Die Traurigkeit sank noch ein wenig mehr in sich zusammen.
"Und dabei will ich den Menschen doch nur helfen. Wenn ich ganz nah bei ihnen bin, können sie sich
selbst begegnen. Ich helfe ihnen, ein Nest zu bauen, um ihre Wunden zu pflegen. Wer traurig ist, hat
eine besonders dünne Haut. Manches Leid bricht wieder auf, wie eine schlecht verheilte Wunde und
das tut sehr weh. Aber nur, wer die Trauer zulässt und all die ungeweinten Tränen weint, kann seine
Wunden wirklich heilen.
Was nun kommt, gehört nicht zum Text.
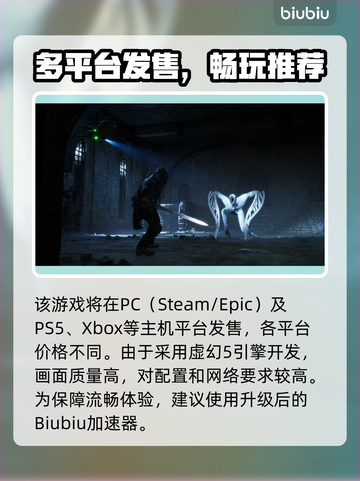 🔥《地狱即我们》售价曝光！平台全解析💥截图2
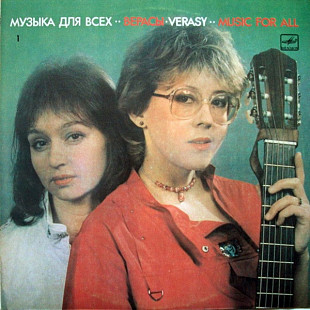 Верасы. Музыка Для Всех - 1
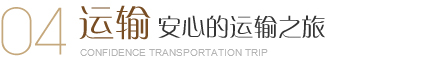 美爾家運(yùn)輸，采用5層牛皮加強(qiáng)紙，外包裝用木架維護(hù)，讓每一件完整無(wú)損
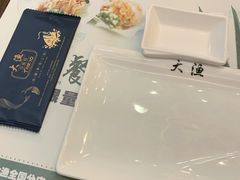 -大渔铁板烧(东城店)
Doch die Menschen wollen gar nicht, dass ich ihnen dabei helfe. Stattdessen
schminken sie sich ein grelles Lachen über ihre Narben. Oder sie legen sich einen dicken Panzer aus
Bitterkeit zu."
Die Traurigkeit schwieg. Ihr Weinen war erst schwach, dann stärker und schließlich ganz verzweifelt.
Die kleine, alte Frau nahm die zusammengesunkene Gestalt tröstend in ihre Arme. Wie weich und
sanft sie sich anfühlt, dachte sie und streichelte zärtlich das zitternde Bündel.
"Weine nur, Traurigkeit", flüsterte sie liebevoll, "ruh dich aus, damit du wieder Kraft sammeln
kannst. Du sollst von nun an nicht mehr alleine wandern. Ich werde dich begleiten, damit die
Mutlosigkeit nicht noch mehr Macht gewinnt."
Die Traurigkeit hörte auf zu weinen. Sie richtete sich auf und betrachtete erstaunt ihre neue
Gefährtin: "Aber..., aber – wer bist du eigentlich?"
"Ich?" sagte die kleine, alte Frau schmunzelnd. "Ich bin die Hoffnung."